A (rank 2 contravariant) tensor is a vector of vectors. If you have a vector, it's 3 numbers which point in a certain direction. What that means is that they rotate into each other when you do a rotation of coordinates. So that the 3 vector components $V^i$ transform into
$$V'^i = A^i_j V^j$$
under a linear transformation of coordinates.
A tensor is a vector of 3 vectors that rotate into each other under rotation (and also rotate as vectors--- the order of the two rotation operations is irrelevant). If a vector is $V^i$ where i runs from 1-3 (or 1-4, or from whatever to whatever), the tensor is $T^{ij}$, where the first index labels the vector, and the second index labels the vector component (or vice versa). When you rotate coordinates T transforms as
$$ T'^{ij} = A^i_k A^j_l T^{kl} = \sum_{kl} A^i_k A^j_l T^{kl} $$
Where I use the Einstein summation convention that a repeated index is summed over, so that the middle expression really means the sum on the far right.
A rank 3 tensor is a vector of rank 2 tensors, a rank four tensor is a vector of rank 3 tensors, so on to arbitrary rank. The notation is $T^{ijkl}$ and so on with as many upper indices as you have a rank. The transformation law is one A for each index, meaning each index transforms separately as a vector.
A covariant vector, or covector, is a linear function from vectors to numbers. This is described completely by the coefficients, $U_i$, and the linear function is
$$ U_i V^i = \sum_i U_i V^i = U_1 V^1 + U_2 V^2 + U_3 V^3 $$
where the Einstein convention is employed in the first expression, which just means that if the same index name occurs twice, once lower and once upper, you understand that you are supposed to sum over the index, and you say the index is contracted. The most general linear function is some linear combination of the three components with some coefficients, so this is the general covector.
The transformation law for a covector must be by the inverse matrix
$$ U'_i = \bar{A}_i^j U_j $$
Matrix multiplication is simple in the Einstein convention:
$$ M^i_j N^j_k = (MN)^i_k $$
And the definition of $\bar{A}$ (the inverse matrix) makes it that the inner product $U_i V^i$ stays the same under a coordinate transformation (you should check this).
A rank-2 covariant tensor is a covector of covectors, and so on to arbitrarily high rank.

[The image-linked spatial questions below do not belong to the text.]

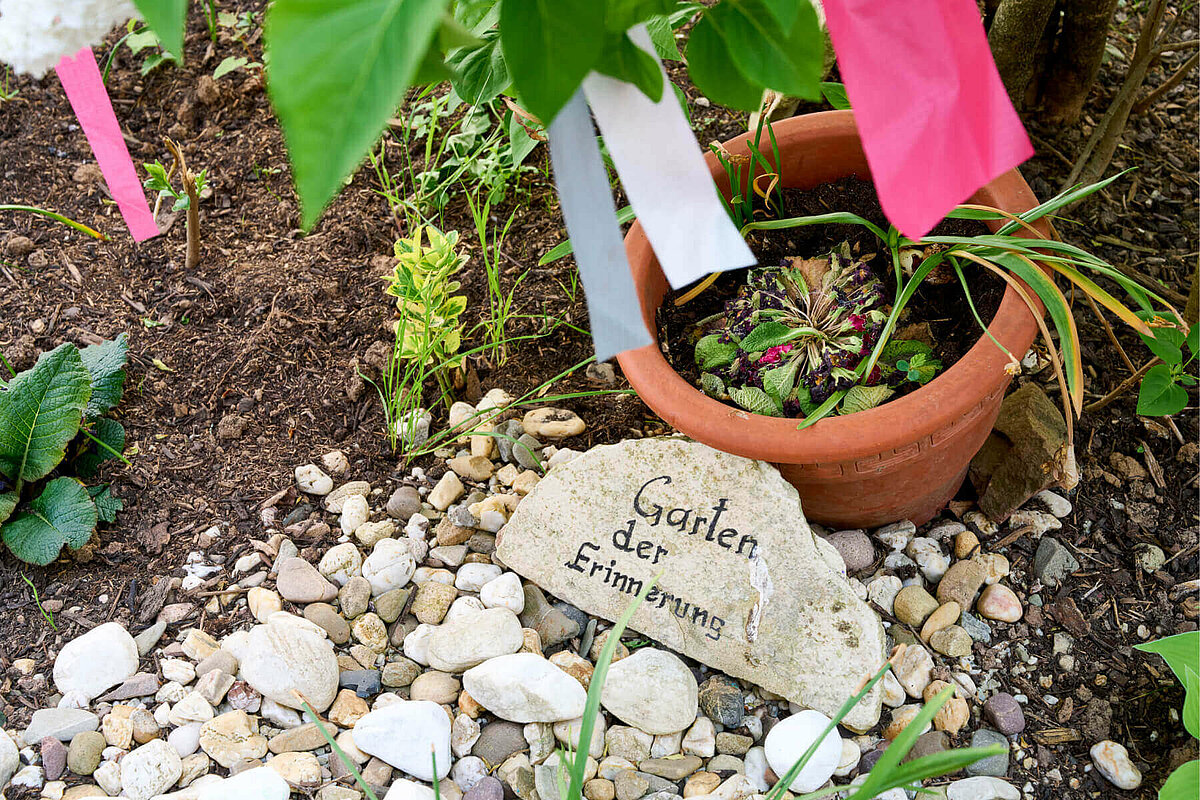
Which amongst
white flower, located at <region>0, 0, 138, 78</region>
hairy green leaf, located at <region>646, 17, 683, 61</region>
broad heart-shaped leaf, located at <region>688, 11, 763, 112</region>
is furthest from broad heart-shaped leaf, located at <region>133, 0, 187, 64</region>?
hairy green leaf, located at <region>646, 17, 683, 61</region>

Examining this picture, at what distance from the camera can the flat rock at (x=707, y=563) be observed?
44.6 inches

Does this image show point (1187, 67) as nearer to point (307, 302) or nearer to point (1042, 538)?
point (1042, 538)

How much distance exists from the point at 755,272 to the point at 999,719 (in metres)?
0.64

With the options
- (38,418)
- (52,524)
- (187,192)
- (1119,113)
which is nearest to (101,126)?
(187,192)

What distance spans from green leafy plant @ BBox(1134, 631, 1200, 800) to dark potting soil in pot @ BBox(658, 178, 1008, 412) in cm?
40

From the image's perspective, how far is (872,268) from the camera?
4.40 feet

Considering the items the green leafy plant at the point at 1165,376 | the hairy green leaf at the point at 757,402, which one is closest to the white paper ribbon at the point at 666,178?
the hairy green leaf at the point at 757,402

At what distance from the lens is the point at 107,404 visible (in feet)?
4.72

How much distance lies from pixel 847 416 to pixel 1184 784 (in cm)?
48

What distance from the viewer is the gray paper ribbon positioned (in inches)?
24.8

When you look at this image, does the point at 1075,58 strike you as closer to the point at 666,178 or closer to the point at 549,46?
the point at 666,178

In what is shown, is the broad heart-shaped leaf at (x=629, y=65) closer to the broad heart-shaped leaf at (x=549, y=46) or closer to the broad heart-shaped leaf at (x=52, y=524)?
the broad heart-shaped leaf at (x=549, y=46)

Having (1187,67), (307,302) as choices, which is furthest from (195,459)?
(1187,67)

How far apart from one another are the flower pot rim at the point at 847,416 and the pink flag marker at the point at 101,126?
71 centimetres
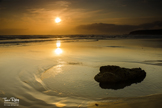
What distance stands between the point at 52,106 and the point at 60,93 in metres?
0.87

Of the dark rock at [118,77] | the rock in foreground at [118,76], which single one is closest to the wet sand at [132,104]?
the dark rock at [118,77]

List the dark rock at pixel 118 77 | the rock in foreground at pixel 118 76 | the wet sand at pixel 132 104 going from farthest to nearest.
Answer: the rock in foreground at pixel 118 76 < the dark rock at pixel 118 77 < the wet sand at pixel 132 104

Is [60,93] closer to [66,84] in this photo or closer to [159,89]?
[66,84]

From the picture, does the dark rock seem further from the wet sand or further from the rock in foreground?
the wet sand

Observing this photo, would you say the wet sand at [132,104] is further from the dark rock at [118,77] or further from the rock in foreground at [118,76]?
the rock in foreground at [118,76]

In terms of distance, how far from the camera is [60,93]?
4.36 m

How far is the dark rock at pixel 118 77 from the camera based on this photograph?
208 inches

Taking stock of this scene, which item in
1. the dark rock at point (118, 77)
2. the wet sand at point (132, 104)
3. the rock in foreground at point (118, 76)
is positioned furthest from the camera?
the rock in foreground at point (118, 76)

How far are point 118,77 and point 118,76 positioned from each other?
0.07 meters

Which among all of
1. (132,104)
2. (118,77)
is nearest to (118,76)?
(118,77)

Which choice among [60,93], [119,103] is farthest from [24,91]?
[119,103]

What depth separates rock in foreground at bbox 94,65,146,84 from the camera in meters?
5.51

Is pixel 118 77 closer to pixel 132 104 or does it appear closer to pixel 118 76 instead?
pixel 118 76

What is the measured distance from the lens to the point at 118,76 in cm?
566
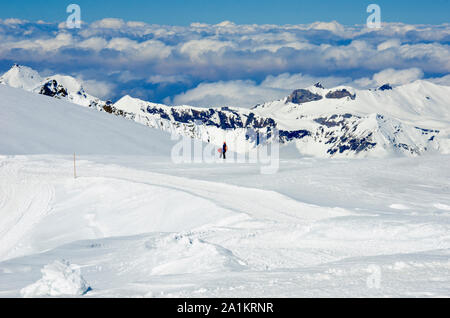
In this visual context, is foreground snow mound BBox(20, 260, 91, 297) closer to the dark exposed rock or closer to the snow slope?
the snow slope

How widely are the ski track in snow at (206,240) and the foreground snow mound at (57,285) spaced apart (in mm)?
423

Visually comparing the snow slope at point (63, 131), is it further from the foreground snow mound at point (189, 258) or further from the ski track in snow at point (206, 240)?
the foreground snow mound at point (189, 258)

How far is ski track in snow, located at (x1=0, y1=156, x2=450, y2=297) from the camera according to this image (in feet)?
29.5

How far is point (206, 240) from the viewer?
46.7ft

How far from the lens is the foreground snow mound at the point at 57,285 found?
29.4ft

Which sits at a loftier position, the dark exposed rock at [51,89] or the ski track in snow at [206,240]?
the dark exposed rock at [51,89]

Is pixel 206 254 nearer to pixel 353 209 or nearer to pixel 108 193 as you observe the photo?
pixel 353 209

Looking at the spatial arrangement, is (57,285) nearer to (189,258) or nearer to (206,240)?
(189,258)

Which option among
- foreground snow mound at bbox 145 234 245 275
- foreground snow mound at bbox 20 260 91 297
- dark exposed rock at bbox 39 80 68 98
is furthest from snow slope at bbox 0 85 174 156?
dark exposed rock at bbox 39 80 68 98

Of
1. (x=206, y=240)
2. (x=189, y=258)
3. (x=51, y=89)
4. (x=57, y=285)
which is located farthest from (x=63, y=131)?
(x=51, y=89)

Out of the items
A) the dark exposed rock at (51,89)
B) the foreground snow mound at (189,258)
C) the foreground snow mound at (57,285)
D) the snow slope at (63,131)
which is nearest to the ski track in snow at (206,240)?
the foreground snow mound at (189,258)

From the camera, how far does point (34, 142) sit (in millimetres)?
38219
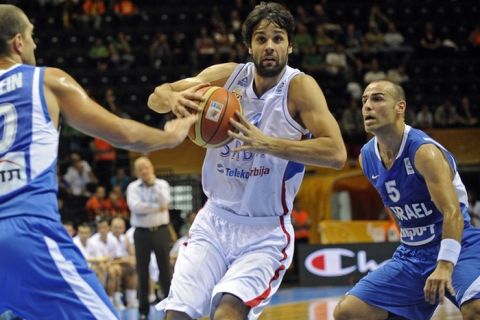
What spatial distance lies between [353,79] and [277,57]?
1436cm

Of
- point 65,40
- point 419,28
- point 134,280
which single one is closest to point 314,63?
point 419,28

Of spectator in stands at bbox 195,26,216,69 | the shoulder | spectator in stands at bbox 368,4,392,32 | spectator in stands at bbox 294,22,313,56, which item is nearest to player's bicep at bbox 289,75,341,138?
the shoulder

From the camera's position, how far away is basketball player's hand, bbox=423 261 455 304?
4.93 meters

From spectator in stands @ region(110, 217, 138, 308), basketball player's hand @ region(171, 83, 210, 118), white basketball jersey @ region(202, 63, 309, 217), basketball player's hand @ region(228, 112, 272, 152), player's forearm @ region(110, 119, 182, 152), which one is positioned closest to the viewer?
player's forearm @ region(110, 119, 182, 152)

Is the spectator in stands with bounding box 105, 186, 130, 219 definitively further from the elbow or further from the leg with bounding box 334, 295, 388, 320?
the elbow

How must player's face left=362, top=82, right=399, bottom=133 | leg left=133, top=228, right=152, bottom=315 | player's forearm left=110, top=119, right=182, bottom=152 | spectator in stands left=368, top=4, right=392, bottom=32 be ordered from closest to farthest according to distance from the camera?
player's forearm left=110, top=119, right=182, bottom=152
player's face left=362, top=82, right=399, bottom=133
leg left=133, top=228, right=152, bottom=315
spectator in stands left=368, top=4, right=392, bottom=32

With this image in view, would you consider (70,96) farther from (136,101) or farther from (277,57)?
(136,101)

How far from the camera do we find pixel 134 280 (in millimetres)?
12305

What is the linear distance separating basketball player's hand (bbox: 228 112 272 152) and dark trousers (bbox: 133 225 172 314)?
5.73 meters

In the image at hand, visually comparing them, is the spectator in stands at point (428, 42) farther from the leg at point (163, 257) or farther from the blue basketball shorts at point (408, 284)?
the blue basketball shorts at point (408, 284)

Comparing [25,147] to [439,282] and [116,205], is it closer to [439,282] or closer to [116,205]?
[439,282]

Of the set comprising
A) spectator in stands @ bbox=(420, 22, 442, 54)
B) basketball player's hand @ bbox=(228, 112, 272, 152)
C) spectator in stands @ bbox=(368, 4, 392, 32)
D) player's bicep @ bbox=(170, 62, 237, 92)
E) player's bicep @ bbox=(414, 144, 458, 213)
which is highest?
spectator in stands @ bbox=(368, 4, 392, 32)

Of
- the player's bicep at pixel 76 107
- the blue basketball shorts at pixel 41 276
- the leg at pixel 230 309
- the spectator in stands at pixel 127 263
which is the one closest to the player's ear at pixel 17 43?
the player's bicep at pixel 76 107

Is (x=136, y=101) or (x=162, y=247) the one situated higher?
(x=136, y=101)
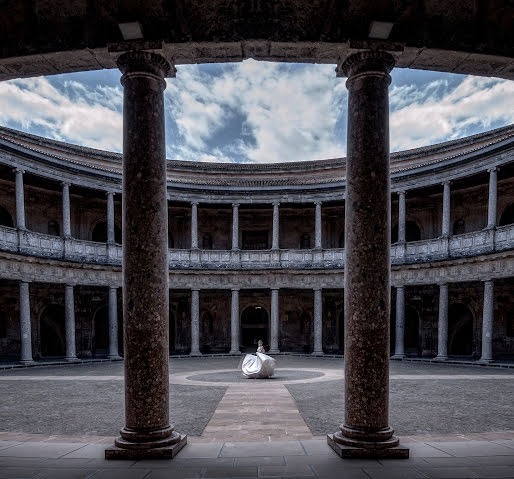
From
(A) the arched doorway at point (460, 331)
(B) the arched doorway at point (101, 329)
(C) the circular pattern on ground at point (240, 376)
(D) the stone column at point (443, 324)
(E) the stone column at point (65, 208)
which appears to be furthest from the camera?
(B) the arched doorway at point (101, 329)

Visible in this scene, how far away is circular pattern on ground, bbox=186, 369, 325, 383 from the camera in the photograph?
46.3ft

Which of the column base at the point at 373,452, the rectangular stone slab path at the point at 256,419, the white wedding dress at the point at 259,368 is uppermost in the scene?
the column base at the point at 373,452

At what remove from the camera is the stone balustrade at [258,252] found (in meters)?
19.0

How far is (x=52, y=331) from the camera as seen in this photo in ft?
79.4

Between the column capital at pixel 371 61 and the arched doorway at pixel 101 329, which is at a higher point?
the column capital at pixel 371 61

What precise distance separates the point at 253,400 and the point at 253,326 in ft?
59.2

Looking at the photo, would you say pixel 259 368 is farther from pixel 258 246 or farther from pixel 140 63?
pixel 258 246

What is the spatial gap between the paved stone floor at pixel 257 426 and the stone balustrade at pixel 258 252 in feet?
21.9

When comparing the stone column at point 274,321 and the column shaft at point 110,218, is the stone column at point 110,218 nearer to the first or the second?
the column shaft at point 110,218

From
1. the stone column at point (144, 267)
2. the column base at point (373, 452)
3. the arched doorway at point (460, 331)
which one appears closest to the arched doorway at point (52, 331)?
the stone column at point (144, 267)

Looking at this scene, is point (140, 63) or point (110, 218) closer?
point (140, 63)

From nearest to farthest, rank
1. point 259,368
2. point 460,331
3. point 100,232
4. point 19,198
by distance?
point 259,368 → point 19,198 → point 460,331 → point 100,232

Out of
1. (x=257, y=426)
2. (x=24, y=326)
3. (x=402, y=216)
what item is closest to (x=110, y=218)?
(x=24, y=326)

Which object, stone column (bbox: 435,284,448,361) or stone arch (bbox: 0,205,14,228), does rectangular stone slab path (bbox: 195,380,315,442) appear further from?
stone arch (bbox: 0,205,14,228)
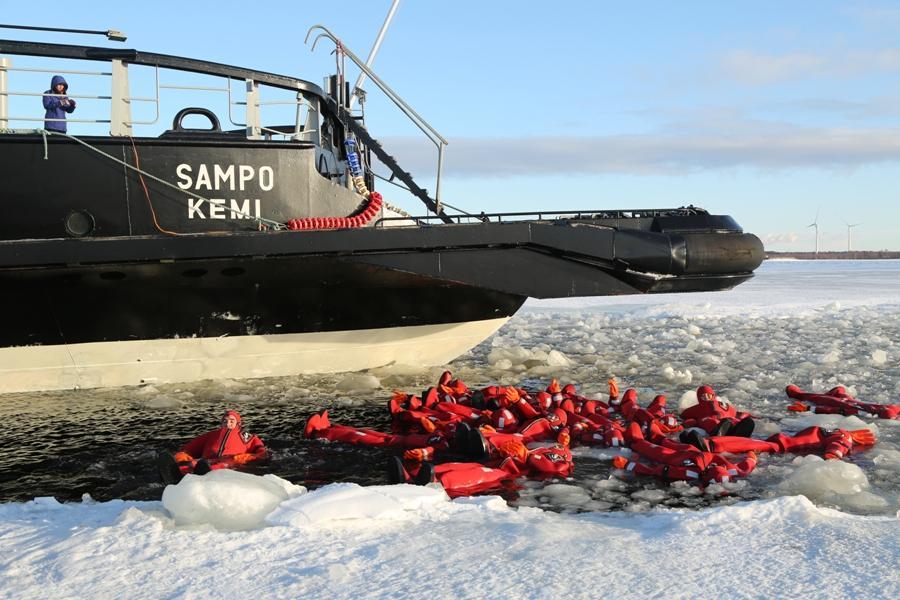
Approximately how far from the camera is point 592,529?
3189 millimetres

You can also make a rank m,n tensor $T^{i_1 i_2 ... i_m}_{j_1j_2 ... j_n}$, with m upper and n lower indices. Each index transforms separately as a vector or covector according to whether it is up or down. Any lower index may be contracted with any upper index in a tensor product, since this is an invariant operation. This means that the rank m,n tensors can be viewed in many ways:
And so on for a number of interpretations that grows exponentially with the rank. This is the mathemtician's preferred definition, which does not emphasize the transformation properties, rather it emphasizes the linear maps involved. The two definitions are identical, but I am happy I learned the physicist definition first.
In ordinary Euclidean space in rectangular coordinates, you don't need to distinguish between vectors and covectors, because rotation matrices have an inverse which is their transpose, which means that covectors and vectors transform the same under rotations. This means that you can have only up indices, or only down, it doesn't matter. You can replace an upper index with a lower index keeping the components unchanged.
In a more general situation, the map between vectors and covectors is called a metric tensor $g_{ij}$. This tensor takes a vector V and produces a covector (traditionally written with the same name but with a lower index)
$$ V_i = g_{ij} V^i$$
And this allows you to define a notion of length
$$ |V|^2 = V_i V^i = g_{ij}V^i V^j $$
this is also a notion of dot-product, which can be extracted from the notion of length as follows:
$$ 2 V\cdot U = |V+U|^2 - |V|^2 - |U|^2 = 2 g_{\mu\nu} V^\mu U^\nu $$
In Euclidean space, the metric tensor $g_{ij}= \delta_{ij}$ which is the Kronecker delta. It's like the identity matrix, except it's a tensor, not a matrix (a matrix takes vectors to vectors, so it has one upper and one lower index--- note that this means it automatically takes covectors to covectors, this is multiplication of the covector by the transpose matrix in matrix notation, but Einstein notation subsumes and extends matrix notation, so it is best to think of all matrix operations as shorthand for some index contractions).
The calculus of tensors is important, because many quantities are naturally vectors of vectors.
In general, tensors are the founding tool for group representations, and you need them for all aspects of physics, since symmetry is so central to physics.